→ **Reading passage**:

::::

Hitherto, all psychologists have agreed that instability of attention is the characteristic of little children of three or four years old; attracted by everything they see, they pass from object to object, unable to concentrate on any; and generally the difficulty of fixing the attention of children is the stumbling-block of their education, William James speaks of "that extreme mobility of the attention with which we are all familiar in children, and which makes their first lessons such rough affairs.... The reflex and passive character of the attention ... which makes the child seem to belong less to himself than to every object which happens to catch his notice, is the first thing which the teacher must overcome.... The faculty of voluntarily bringing back a wandering attention, over and over again is the very root of judgment, character and will.... An education which should improve this faculty would be the education par excellence."

Thus man, acting by himself alone, never successfully arrests and fixes that inquiring attention which wanders from object to object.

In fact, in our experiment the attention of the little child was not artificially maintained by a teacher; it was an object which fixed that attention, as if it corresponded to some internal impulse; an impulse which evidently was directed solely to the things "necessary" for its development. In the same manner, those complex coordinated movements achieved by a new-born infant in the act of sucking, are limited to the first and unconscious need of nutrition; they are not a conscious acquisition directed to a purpose.

Indeed, the conscious acquisition directed to a definite purpose would be impossible in the movements of a new-born infant's mouth, as also in the first movements of the child's spirit.

Therefore it is essential that the external stimulus which first presents itself should be verily the breast and the milk of the spirit, and then only shall we behold that surprising phenomenon of a little face concentrated in an intensity of attention.

Behold a child of three years old capable of repeating the same exercise fifty times in succession; many persons are moving about beside him; some one is playing the piano; children are singing in chorus; but nothing distracts the little child from his profound concentration. Just so does the suckling keep hold of the mother's breast, uninterrupted by external incidents, and desists only when he is satisfied.

Only Nature accomplishes such miracles.

If, then, psychical manifestations have their root in Nature, it was necessary, in order to understand and help Nature, to study it in its initial periods, those which are the simplest, and the only ones capable of revealing truths which would serve as guides for the interpretation of later and more complex manifestations. This, indeed, many psychologists have done; but, applying the analytical methods of experimental psychology, they did not start from that point whence the biological sciences derive their knowledge of life: that is, the liberty of the living creatures they desire to observe. If Fabre had not made use of insects, while leaving them free to carry out their natural manifestations, and observing them without allowing his presence to interfere in any way with their functions; if he had caught insects, had taken them into his study, and subjected them to experiment, he would not have been able to reveal the marvels of insect life.

If bacteriologists had not instituted, as a method of research, an environment similar to that which is natural to microbes, both as regards nutritive substances and conditions of temperature, etc., to the end that they "might live freely" and thus manifest their characteristics; if they had confined themselves to fixing the germs of a disease under the microscope, the science which to-day saves the lives of innumerable men and protects whole nations from epidemics would not exist.

Freedom to live is the true basis for every method of observation applied to living creatures.

::::

→ **Work order 1**: In the passage on children's attention, how many times in a row is a child of three said to be able to repeat the same exercise?
→ **Work order 2**: Reproduce the part of the passage on children's attention between "Therefore it is" and "accomplishes such miracles.", inclusive.

::::

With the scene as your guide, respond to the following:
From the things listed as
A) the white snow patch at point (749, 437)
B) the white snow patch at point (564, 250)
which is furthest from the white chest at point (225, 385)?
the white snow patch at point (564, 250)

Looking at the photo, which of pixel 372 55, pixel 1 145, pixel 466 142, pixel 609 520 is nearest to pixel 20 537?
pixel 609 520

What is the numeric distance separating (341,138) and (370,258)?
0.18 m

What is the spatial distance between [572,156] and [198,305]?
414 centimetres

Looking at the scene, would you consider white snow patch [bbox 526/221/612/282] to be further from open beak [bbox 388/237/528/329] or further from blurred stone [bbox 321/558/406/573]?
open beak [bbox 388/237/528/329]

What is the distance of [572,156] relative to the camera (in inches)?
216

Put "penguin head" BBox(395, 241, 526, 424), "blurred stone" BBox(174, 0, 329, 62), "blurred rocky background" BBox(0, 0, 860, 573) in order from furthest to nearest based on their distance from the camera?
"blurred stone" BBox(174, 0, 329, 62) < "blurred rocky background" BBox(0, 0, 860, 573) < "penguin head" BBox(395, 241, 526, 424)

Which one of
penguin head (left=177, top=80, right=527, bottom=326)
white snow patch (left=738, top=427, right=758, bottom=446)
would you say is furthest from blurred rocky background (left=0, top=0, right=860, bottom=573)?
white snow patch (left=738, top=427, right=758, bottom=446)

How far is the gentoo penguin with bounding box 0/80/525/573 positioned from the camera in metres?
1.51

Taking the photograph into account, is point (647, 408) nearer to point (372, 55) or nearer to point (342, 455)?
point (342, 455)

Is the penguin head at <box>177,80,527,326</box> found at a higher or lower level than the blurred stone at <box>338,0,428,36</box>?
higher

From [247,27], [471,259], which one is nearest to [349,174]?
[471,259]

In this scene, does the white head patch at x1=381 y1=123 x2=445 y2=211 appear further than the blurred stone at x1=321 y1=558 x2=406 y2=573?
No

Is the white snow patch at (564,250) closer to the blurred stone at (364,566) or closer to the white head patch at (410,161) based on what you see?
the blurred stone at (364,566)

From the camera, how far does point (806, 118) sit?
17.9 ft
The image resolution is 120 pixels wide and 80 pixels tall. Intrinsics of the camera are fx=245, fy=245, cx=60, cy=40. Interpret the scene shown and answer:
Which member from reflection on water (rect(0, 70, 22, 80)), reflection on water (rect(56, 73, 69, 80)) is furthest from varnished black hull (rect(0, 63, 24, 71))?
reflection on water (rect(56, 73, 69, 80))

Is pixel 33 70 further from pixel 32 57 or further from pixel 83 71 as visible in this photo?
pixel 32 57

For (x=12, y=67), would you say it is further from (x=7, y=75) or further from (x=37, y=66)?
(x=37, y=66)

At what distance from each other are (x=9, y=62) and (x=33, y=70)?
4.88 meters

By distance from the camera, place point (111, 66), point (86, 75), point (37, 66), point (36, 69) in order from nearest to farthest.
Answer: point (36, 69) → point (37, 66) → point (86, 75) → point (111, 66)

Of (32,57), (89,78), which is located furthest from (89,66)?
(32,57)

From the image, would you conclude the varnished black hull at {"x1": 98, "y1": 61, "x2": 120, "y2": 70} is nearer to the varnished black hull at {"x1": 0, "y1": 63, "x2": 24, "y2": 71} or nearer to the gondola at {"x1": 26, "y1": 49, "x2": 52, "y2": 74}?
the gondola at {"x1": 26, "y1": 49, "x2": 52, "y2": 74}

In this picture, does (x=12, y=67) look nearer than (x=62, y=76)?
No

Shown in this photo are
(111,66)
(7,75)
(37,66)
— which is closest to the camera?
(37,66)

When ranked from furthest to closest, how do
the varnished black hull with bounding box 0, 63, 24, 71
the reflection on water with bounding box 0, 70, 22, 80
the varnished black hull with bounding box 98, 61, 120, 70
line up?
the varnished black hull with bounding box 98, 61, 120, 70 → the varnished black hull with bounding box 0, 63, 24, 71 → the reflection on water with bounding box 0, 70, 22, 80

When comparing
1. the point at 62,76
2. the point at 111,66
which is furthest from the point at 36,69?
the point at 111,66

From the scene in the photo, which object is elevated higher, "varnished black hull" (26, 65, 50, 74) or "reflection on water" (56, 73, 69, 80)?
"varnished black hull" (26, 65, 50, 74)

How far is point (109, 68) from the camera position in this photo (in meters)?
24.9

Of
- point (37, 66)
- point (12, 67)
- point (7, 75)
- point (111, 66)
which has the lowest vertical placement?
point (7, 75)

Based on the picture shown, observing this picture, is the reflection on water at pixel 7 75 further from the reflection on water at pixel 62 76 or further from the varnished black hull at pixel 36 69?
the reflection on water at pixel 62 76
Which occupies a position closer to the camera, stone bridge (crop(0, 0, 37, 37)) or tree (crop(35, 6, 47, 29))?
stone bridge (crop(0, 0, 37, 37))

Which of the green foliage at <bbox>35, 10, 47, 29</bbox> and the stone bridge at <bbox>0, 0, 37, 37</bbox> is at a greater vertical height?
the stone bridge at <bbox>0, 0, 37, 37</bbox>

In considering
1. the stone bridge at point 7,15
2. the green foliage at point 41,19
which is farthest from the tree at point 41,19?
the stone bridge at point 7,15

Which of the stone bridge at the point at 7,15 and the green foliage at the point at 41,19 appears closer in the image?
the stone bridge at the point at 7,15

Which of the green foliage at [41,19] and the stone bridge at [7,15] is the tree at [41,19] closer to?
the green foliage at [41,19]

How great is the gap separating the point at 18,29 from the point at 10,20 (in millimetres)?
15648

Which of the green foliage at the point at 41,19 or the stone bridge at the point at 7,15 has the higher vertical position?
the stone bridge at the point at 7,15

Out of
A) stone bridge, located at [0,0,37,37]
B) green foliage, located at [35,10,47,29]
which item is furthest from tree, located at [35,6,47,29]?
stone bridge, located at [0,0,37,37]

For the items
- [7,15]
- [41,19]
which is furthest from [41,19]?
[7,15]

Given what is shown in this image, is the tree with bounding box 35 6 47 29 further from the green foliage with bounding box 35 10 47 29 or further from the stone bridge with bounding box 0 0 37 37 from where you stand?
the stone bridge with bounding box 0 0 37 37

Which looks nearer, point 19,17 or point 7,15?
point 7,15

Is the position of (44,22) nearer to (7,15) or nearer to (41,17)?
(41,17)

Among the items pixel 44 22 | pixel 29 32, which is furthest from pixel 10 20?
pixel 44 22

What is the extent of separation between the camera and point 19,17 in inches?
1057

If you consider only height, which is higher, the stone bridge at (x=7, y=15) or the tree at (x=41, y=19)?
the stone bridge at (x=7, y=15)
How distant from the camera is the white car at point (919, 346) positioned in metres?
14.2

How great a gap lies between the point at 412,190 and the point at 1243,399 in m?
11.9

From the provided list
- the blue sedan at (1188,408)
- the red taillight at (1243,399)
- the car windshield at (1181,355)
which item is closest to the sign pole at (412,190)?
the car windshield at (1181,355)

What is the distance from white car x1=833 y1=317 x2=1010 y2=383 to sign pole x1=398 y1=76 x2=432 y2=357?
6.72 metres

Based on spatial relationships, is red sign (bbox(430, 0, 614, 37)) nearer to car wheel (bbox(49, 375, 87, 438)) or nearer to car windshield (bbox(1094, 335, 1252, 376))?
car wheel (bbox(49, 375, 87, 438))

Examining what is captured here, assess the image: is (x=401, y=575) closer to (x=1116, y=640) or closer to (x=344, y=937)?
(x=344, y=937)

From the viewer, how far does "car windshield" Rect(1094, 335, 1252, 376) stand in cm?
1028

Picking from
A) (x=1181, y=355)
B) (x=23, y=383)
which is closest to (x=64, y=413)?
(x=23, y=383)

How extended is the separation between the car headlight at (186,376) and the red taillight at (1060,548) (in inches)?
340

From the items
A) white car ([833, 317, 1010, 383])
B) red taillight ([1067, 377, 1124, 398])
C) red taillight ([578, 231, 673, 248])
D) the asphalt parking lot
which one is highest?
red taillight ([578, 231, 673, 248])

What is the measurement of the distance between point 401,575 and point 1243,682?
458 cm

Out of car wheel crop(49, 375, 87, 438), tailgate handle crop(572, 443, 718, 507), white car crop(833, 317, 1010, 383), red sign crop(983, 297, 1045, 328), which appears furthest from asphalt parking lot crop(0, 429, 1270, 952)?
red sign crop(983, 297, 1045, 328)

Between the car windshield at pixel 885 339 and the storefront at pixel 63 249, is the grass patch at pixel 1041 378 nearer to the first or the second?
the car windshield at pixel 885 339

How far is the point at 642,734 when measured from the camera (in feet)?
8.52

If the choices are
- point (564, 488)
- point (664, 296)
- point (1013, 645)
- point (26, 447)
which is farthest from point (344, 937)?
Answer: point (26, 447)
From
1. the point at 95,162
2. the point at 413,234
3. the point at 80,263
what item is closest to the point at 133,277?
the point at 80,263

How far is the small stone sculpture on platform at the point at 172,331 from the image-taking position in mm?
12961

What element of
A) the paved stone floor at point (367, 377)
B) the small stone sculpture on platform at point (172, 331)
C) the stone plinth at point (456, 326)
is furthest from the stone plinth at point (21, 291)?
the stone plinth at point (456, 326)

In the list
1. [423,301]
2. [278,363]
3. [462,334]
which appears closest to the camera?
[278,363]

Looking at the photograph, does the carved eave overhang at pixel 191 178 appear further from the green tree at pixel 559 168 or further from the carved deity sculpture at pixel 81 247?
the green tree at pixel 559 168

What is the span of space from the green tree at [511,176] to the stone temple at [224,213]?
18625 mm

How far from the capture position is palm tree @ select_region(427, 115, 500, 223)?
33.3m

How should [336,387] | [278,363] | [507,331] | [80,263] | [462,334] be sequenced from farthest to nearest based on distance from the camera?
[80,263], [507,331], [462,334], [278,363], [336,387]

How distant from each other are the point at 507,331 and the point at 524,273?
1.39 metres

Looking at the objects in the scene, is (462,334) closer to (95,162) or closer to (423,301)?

::::

→ **Response area 1**: Fifty times in succession.

→ **Response area 2**:
Therefore it is essential that the external stimulus which first presents itself should be verily the breast and the milk of the spirit, and then only shall we behold that surprising phenomenon of a little face concentrated in an intensity of attention.

Behold a child of three years old capable of repeating the same exercise fifty times in succession; many persons are moving about beside him; some one is playing the piano; children are singing in chorus; but nothing distracts the little child from his profound concentration. Just so does the suckling keep hold of the mother's breast, uninterrupted by external incidents, and desists only when he is satisfied.

Only Nature accomplishes such miracles.